Questions about scene geometry:
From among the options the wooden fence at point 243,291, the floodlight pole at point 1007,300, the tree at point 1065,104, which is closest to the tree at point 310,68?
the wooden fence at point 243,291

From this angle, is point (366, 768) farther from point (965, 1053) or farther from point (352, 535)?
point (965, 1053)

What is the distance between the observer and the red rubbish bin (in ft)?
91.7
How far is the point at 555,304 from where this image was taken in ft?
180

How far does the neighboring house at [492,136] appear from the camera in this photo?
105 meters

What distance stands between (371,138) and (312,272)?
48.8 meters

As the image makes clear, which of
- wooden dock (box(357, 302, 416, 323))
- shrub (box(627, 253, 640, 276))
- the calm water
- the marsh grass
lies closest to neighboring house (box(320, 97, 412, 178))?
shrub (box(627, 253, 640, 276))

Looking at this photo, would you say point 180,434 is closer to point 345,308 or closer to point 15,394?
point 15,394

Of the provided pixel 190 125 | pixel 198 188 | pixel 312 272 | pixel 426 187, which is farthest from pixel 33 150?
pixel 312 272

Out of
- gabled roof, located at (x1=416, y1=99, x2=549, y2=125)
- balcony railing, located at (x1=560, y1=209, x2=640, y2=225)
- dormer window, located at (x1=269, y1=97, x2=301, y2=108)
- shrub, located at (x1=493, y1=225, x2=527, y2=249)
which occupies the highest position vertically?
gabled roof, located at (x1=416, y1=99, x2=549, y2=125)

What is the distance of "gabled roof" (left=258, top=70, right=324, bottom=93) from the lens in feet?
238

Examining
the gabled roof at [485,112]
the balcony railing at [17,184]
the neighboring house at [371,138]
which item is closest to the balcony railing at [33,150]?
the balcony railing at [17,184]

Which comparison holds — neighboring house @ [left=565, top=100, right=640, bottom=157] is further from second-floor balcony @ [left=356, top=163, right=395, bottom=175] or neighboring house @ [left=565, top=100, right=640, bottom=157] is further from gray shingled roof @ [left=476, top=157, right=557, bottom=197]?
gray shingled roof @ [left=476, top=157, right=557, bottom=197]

SHORT TASK: Reproduce all of the records above word for word, leaving nothing out.

THE OUTPUT:
From among the options the wooden fence at point 243,291, the floodlight pole at point 1007,300, the tree at point 1065,104, which is closest to the tree at point 310,68?
the wooden fence at point 243,291

From this angle, is point (366, 768) farther from point (965, 1053) or farther from point (352, 535)?
point (965, 1053)

What is the distance between the observer and the red rubbish bin (in ft)?
91.7
How far is the point at 555,304 from where this image was taken in ft?
180

How far does the neighboring house at [492,136] appear from the camera in this photo?
105 meters

What distance stands between (371,138) and (312,272)?
48.8 meters

As the image makes clear, which of
- wooden dock (box(357, 302, 416, 323))
- shrub (box(627, 253, 640, 276))
- the calm water
- the marsh grass
lies closest to neighboring house (box(320, 97, 412, 178))?
shrub (box(627, 253, 640, 276))

Looking at this photo, would you say point 180,434 is closer to point 345,308 or closer to point 15,394?
point 15,394

Of the provided pixel 190 125 | pixel 198 188 | pixel 312 272 | pixel 426 187, which is farthest from pixel 33 150?
pixel 312 272

Out of
- gabled roof, located at (x1=416, y1=99, x2=549, y2=125)
- balcony railing, located at (x1=560, y1=209, x2=640, y2=225)
- dormer window, located at (x1=269, y1=97, x2=301, y2=108)
- shrub, located at (x1=493, y1=225, x2=527, y2=249)
which occupies the highest position vertically?
gabled roof, located at (x1=416, y1=99, x2=549, y2=125)

What is the distance of "gabled roof" (left=258, top=70, right=324, bottom=93) from the lens in feet?
238

Examining
the gabled roof at [485,112]
the balcony railing at [17,184]
the neighboring house at [371,138]
which item is closest to the balcony railing at [33,150]?
the balcony railing at [17,184]

Which comparison holds — neighboring house @ [left=565, top=100, right=640, bottom=157] is further from second-floor balcony @ [left=356, top=163, right=395, bottom=175] or neighboring house @ [left=565, top=100, right=640, bottom=157] is further from gray shingled roof @ [left=476, top=157, right=557, bottom=197]?
gray shingled roof @ [left=476, top=157, right=557, bottom=197]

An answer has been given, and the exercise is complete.